Amici che mi leggete, certamente il mio intento non è fare una predica. Sono una mamma, vorrei usare le letture della domenica per aiutarci a vivere meglio, per correggere l’idea di Dio, che nel corso della vita ci siamo fatti, spesso errata.
La nostra intelligenza non può contenere Dio, allora la tentazione è di rimpicciolire Dio a nostra misura e ci roviniamo la vita. Sì, perché Dio non vuole niente per sé, a lui non manca niente. Vuole invece che ognuno di noi realizzi se stesso come essere umano-divino: non dimentichiamo che siamo sue creature!
Occorre che scopriamo Dio magnanimo e vicino! Quando lo si considera lontano, infatti, si è tentati di pensarlo a misura propria, o anche semplicemente di dimenticarlo. Importante per incontrare Dio è riconoscere che quanto siamo e possediamo è tutto dono di Dio da trafficare per lui e per il prossimo che ci fa incontrare. Il Padre ha fiducia in noi! non è affatto un padrone esoso, né uno sfruttatore esigente, ma uno che fa appello alla nostra responsabilità, alla nostra inventiva, alla nostra operosità. La ricchezza che mette nelle nostre mani non è un regalo destinato solo a noi, a nostro esclusivo beneficio. Sotterrare la nostra fede, coprire la nostra speranza, mortificare l’amore, significa condannarle alla sterilità e vederle appassire. Si tratta di doni inestimabili, ma anche molto fragili, bisognosi di essere spesi nella vita quotidiana.

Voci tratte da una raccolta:
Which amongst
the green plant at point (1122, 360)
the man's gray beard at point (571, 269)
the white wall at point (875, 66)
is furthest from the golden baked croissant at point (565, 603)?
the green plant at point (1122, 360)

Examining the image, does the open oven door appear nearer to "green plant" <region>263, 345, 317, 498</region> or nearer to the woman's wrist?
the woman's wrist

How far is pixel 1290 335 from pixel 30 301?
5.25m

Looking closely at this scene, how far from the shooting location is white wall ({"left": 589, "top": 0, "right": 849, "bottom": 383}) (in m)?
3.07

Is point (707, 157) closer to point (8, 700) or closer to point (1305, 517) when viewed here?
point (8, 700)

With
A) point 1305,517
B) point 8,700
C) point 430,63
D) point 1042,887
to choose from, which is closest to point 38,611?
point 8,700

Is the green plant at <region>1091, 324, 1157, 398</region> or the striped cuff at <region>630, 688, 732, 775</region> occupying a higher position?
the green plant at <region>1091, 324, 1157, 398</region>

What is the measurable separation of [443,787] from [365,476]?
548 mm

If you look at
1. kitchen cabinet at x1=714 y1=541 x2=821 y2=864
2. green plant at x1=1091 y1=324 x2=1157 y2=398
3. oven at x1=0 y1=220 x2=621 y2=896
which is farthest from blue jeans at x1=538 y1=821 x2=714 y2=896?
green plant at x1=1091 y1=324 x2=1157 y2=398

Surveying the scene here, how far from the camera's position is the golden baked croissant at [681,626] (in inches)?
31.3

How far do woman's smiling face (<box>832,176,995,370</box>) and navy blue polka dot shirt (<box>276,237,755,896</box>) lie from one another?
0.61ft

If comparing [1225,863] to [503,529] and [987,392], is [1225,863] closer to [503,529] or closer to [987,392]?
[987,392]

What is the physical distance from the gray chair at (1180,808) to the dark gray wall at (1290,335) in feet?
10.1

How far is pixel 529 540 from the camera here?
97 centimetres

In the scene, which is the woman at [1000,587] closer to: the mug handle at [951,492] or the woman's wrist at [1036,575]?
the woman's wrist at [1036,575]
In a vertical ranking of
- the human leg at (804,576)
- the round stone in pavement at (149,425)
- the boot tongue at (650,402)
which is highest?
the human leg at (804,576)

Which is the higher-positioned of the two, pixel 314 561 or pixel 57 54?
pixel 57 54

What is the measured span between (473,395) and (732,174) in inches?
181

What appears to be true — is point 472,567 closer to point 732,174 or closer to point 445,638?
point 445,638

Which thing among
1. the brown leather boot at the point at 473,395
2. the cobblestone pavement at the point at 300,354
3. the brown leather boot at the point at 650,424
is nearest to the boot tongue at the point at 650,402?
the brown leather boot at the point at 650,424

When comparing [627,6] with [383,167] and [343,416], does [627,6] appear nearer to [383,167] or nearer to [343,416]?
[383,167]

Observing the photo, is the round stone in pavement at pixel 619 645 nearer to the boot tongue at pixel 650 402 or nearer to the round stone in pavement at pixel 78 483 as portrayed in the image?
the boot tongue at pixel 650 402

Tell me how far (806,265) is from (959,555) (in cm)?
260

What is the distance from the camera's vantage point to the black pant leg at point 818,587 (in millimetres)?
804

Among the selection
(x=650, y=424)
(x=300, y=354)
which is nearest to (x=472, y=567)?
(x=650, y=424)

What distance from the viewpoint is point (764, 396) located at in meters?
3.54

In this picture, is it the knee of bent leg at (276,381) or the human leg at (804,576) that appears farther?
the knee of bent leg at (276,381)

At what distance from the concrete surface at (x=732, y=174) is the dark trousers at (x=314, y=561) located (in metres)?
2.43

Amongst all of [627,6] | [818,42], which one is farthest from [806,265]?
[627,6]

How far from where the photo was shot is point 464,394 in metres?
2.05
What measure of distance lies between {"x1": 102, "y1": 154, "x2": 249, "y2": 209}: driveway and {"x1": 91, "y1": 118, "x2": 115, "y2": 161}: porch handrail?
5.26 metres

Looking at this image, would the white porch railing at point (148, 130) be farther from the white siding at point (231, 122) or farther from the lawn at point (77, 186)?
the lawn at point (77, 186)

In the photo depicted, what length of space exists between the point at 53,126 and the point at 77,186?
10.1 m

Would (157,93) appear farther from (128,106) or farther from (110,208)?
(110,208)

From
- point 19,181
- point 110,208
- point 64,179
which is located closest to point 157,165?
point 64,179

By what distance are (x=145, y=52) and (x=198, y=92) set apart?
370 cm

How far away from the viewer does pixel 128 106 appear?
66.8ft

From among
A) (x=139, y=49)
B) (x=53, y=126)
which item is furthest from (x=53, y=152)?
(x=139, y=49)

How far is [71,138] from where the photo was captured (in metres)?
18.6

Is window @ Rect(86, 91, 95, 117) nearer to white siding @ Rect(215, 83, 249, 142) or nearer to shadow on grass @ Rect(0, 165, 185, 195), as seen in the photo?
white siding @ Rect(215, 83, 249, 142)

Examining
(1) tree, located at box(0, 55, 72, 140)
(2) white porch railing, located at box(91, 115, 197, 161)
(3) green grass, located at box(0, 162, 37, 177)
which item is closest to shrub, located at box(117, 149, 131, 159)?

◆ Consegna:
Elenca le qualità nostre a cui, secondo la riflessione su Dio, il Padre fa appello. Le voci qui riportate non servono per lo svolgimento.

◆ Esercizio svolto:
Responsabilità, inventiva, operosità.